Л: Да-да-да, вот такой критерий, как сама страна выделяется. Вдруг оказалось вот, что критерий поклонения оказался Высоцкий. Я не думаю, что Высоцкий адекватен…
МГ: А вы знаете — да. Вы знаете — да. Я не из той… как бы сказать… не из того среза, не из того слоя, не из той (как это социологи говорят) страты. Вначале он для меня не существовал, поздний Высоцкий как-то… но вот люди моложе и… Понимаете, вот есть, скажем, Высоцкий, скажем, Шукшин или, скажем… (я сейчас не говорю о том, кто больше, кто меньше) или, скажем, Твардовский. Но вот…
Л: Это совершенно другой критерий, чем, скажем, критерий Мандельштама.
МГ: Конечно! Ну конечно!
Л: Значит, если французы по этому критерию читаемости, да… то вот как раз Высоцкий по знаемости, Мандельштам как раз отнюдь.
МГ: Да нет! По читаемости и зримости и так далее, а Шукшин, его популярность…
И: Понятно. Леня, но это Бог с ними — что они думают, это вообще даже не их…
МГ: Причем вот, понимаете, отношение: вот Антониони приехал к нам туда энное количество лет назад и смотрел фильм — ну, давно было: лет там 20–25 назад…
Л: Хорошо. Я перебил, пардон. Да, все. Ты знаешь, по поводу Булгакова я не буду высказываться, так что я помалкиваю.
И: Да.
Л: К вам вопрос.
И: Что еще можно сказать о Булгакове? Забыл: вот значение Булгакова — переосмысление революции? Все-таки.
МГ: Но, понимаете, есть… существует некоторое вот такое одностороннее представление, скажем, о революции: что революция — это те, кто ей поклоняется, с ней абсолютно солидарный, втягивается в нее, делает карьеру в ней или строит свою жизнь по тем правилам, которые она предписывает. А правила у нее довольно жесткие: она даже лояльность не принимает, она требует только участия и так далее. Но на самом деле революция, по мере того как она разворачивается, она втягивает в себя не только своих сторонников, поклонников, новобранцев и так далее — она приводит в движение всех, начинается некоторый процесс такого уплотненного во времени, катастрофичного — по своим формам и характеру — пересоздания человеческих судеб, характеров и отношений. И оказывается, что люди, маргинальные по отношению к революции, но не чужие ей, оказывается, наиболее тонко и глубоко схватывают, понимаете, перемену в человеческих отношениях: что это в себе несет, чем грозит и так далее. И поскольку сама Россия маргинальна и ее революция выявила со страшной силой — маргинальность ее — почему она оказала, в общем, на все полушария, на все континенты, то люди внутри тут, так сказать, пограничные, маргинальные это вот свойство революции выразили наиболее эстетически, художественно, человечески, человековедчески значимо.

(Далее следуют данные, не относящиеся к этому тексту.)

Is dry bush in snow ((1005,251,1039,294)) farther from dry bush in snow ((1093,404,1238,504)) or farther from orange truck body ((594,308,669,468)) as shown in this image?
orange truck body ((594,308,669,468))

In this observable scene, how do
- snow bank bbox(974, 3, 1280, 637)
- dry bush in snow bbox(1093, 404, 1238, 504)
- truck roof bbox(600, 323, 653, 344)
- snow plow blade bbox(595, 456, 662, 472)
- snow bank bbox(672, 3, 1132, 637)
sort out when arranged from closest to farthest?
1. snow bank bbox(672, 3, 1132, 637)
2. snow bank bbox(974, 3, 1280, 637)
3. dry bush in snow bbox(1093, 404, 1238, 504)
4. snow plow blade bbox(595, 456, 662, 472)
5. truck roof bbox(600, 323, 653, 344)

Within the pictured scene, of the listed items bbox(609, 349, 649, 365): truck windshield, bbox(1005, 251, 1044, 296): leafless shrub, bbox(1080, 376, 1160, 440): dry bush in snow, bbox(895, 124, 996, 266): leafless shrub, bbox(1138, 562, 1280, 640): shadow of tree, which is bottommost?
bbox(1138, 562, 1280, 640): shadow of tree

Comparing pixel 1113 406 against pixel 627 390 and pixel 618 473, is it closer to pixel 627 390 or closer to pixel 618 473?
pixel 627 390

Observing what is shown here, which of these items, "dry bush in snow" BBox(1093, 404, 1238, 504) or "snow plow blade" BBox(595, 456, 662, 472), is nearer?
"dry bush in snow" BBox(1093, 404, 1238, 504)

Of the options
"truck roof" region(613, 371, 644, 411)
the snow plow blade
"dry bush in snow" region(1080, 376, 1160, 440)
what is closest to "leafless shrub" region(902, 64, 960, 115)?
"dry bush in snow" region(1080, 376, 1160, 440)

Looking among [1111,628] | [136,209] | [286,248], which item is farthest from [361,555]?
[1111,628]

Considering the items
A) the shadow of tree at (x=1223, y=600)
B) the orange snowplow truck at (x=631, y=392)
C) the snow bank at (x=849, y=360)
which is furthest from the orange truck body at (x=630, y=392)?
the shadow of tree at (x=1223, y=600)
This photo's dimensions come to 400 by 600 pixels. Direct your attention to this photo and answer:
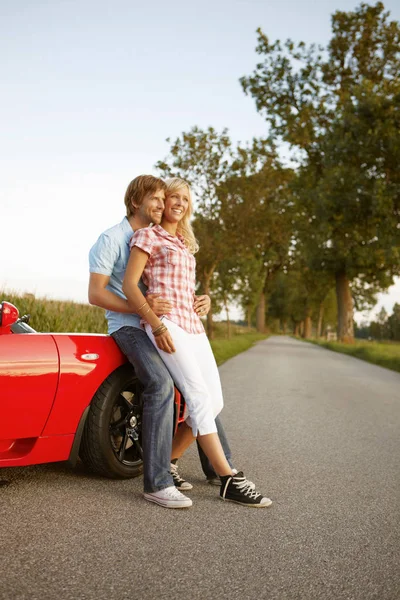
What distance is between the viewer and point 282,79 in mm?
29750

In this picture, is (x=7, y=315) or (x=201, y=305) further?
(x=201, y=305)

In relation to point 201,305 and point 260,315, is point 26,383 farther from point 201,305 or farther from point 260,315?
point 260,315

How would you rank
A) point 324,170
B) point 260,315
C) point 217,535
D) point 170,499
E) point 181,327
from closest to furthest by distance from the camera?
point 217,535, point 170,499, point 181,327, point 324,170, point 260,315

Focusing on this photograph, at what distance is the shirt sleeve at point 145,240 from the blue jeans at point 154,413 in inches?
21.2

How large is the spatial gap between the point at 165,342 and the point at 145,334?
0.80ft

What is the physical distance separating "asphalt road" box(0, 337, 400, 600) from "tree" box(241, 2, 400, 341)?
20.1 metres

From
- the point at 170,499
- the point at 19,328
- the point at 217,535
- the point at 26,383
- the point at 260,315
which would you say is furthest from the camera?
the point at 260,315

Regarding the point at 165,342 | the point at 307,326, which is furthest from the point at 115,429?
the point at 307,326

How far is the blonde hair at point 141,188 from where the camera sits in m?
3.78

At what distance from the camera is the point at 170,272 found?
12.1ft

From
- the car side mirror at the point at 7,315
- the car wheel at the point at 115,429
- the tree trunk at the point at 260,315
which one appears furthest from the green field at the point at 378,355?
the tree trunk at the point at 260,315

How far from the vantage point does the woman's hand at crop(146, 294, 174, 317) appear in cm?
357

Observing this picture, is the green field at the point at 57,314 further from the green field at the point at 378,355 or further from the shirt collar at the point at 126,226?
the green field at the point at 378,355

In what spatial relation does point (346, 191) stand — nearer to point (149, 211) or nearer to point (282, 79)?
point (282, 79)
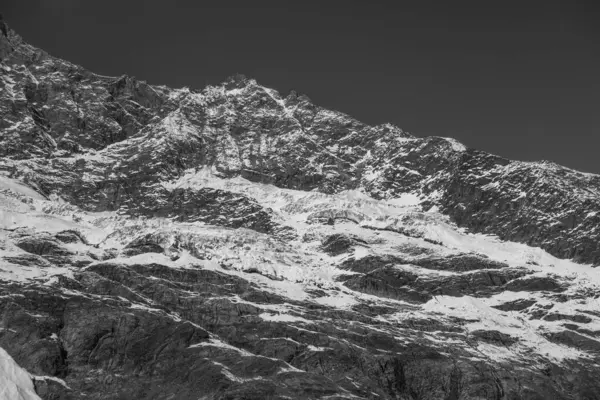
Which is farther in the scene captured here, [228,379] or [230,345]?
[230,345]

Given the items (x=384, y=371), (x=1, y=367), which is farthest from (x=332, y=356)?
(x=1, y=367)

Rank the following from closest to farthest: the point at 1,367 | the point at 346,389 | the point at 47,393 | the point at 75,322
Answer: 1. the point at 1,367
2. the point at 47,393
3. the point at 346,389
4. the point at 75,322

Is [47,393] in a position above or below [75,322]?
below

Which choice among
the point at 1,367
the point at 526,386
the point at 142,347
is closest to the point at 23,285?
the point at 142,347

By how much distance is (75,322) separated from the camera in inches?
7500

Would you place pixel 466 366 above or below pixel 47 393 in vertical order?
above

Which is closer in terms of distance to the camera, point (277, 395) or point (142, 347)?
point (277, 395)

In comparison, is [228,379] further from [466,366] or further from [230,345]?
[466,366]

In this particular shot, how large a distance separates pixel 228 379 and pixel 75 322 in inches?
1495

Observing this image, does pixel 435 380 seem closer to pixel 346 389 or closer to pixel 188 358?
pixel 346 389

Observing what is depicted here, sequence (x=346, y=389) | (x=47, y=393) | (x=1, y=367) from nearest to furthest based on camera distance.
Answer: (x=1, y=367) → (x=47, y=393) → (x=346, y=389)

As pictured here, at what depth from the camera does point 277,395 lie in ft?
561

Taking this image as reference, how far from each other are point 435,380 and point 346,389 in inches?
951

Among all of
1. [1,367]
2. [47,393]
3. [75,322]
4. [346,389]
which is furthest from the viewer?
[75,322]
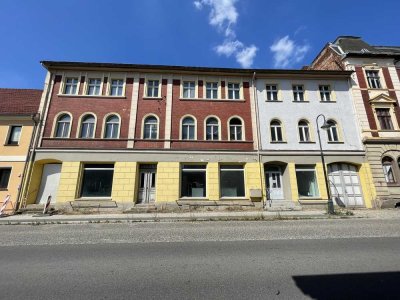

И конечно… конечно, Булгаков, может быть, не в такой мере строем речи, как Платонов и не в такой, может быть, мере метафорически, как Мандельштам, но Булгакову… Булгаков, собственно говоря, то, с чего начинал Блок, он на это ответил. Он в свете вот этого как маргинала революции, ее трагического опыта увидел заново основополагающую трагическую коллизию Иисуса Христа. Он же не просто художественно беллетризировал — он же создал свое, свою версию…
ЕВ: Евангелие от Пилата.
МГ: Эти знаменитые слова по поводу Левия Матвея: он все записывает за мной, и все неправда! Вот. Понимаете, я уже не говорю о художественном, так сказать, элементе, что это соединение в одном произведении сатиры, высокой лирики, реализма и… ну чего угодно — и мистики, Каббалы, причем в произведении, которое читается вами как… это же тайна, загадка — почему оно вами читается как одно-единое произведение при такой разнородности его составляющих. Я уже и не говорю о том, что чем на самом деле было это произведение, которое можно с таким же правом назвать «Евангелие от Пилата», потому что проблема власти и, так сказать, соотнесения людей с властью — она ведь проникает собой весь этот роман. И это вообще больная проблема самого Булгакова: он все время сам соотносился с властью, он сам проделывал этот опыт.
Понимаете, но их же… это чересчур может быть для них сложно! Если бы вы написали, что это роман о… о… 37-м годе, так, может быть… хотя там есть 37-й.